Data entries:
|---|

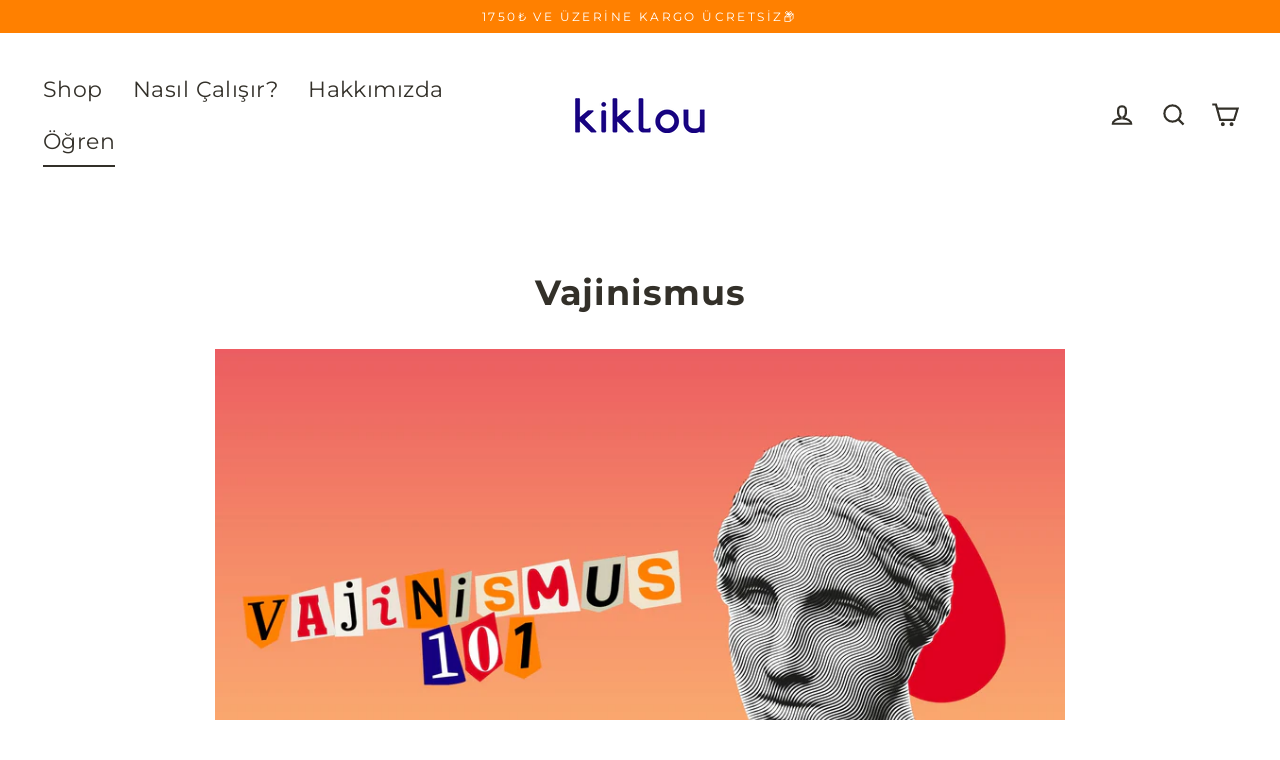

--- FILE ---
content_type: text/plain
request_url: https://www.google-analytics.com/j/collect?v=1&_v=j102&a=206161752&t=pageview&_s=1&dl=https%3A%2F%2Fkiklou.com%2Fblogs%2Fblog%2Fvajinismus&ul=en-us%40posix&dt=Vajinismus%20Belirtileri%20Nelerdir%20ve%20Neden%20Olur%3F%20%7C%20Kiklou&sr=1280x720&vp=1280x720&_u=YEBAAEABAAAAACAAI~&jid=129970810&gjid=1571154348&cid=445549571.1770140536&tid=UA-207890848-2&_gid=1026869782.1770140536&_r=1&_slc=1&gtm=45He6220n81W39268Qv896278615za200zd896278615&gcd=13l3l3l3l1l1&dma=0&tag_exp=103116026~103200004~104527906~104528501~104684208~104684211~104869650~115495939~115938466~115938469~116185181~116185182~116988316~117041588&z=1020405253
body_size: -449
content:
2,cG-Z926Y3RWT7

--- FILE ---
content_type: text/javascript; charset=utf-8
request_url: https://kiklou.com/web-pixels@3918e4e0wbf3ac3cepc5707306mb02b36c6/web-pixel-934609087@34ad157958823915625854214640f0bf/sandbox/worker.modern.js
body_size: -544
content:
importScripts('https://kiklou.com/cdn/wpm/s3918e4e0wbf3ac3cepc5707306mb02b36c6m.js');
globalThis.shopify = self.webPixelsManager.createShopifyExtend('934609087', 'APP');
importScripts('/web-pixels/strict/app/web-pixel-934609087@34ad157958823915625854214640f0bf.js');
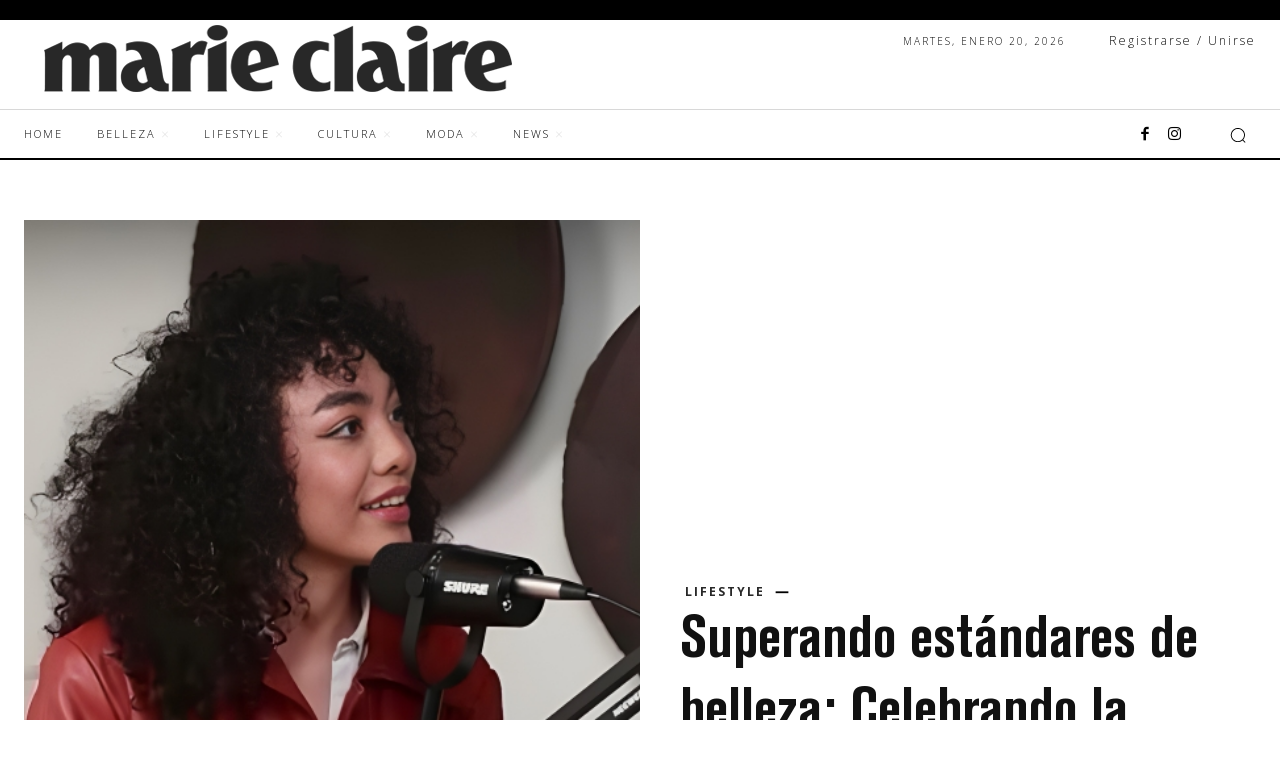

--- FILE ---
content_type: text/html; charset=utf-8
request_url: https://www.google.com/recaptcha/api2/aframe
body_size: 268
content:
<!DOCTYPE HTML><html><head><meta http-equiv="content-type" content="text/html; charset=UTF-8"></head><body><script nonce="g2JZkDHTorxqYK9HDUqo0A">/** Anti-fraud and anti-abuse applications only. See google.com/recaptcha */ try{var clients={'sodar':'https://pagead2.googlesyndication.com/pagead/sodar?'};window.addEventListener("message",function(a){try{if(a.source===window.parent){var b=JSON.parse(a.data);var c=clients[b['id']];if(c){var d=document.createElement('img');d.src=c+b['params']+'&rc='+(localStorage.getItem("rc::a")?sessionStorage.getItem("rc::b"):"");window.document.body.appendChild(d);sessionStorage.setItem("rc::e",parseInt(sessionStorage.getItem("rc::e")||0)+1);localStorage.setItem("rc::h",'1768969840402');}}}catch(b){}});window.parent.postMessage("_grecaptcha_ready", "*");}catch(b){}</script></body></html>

|---|

### EXERCISE GOAL
I need the number of lines in the entries that include "importScripts"; please give that number and nothing else.

### YOUR SOLUTION
2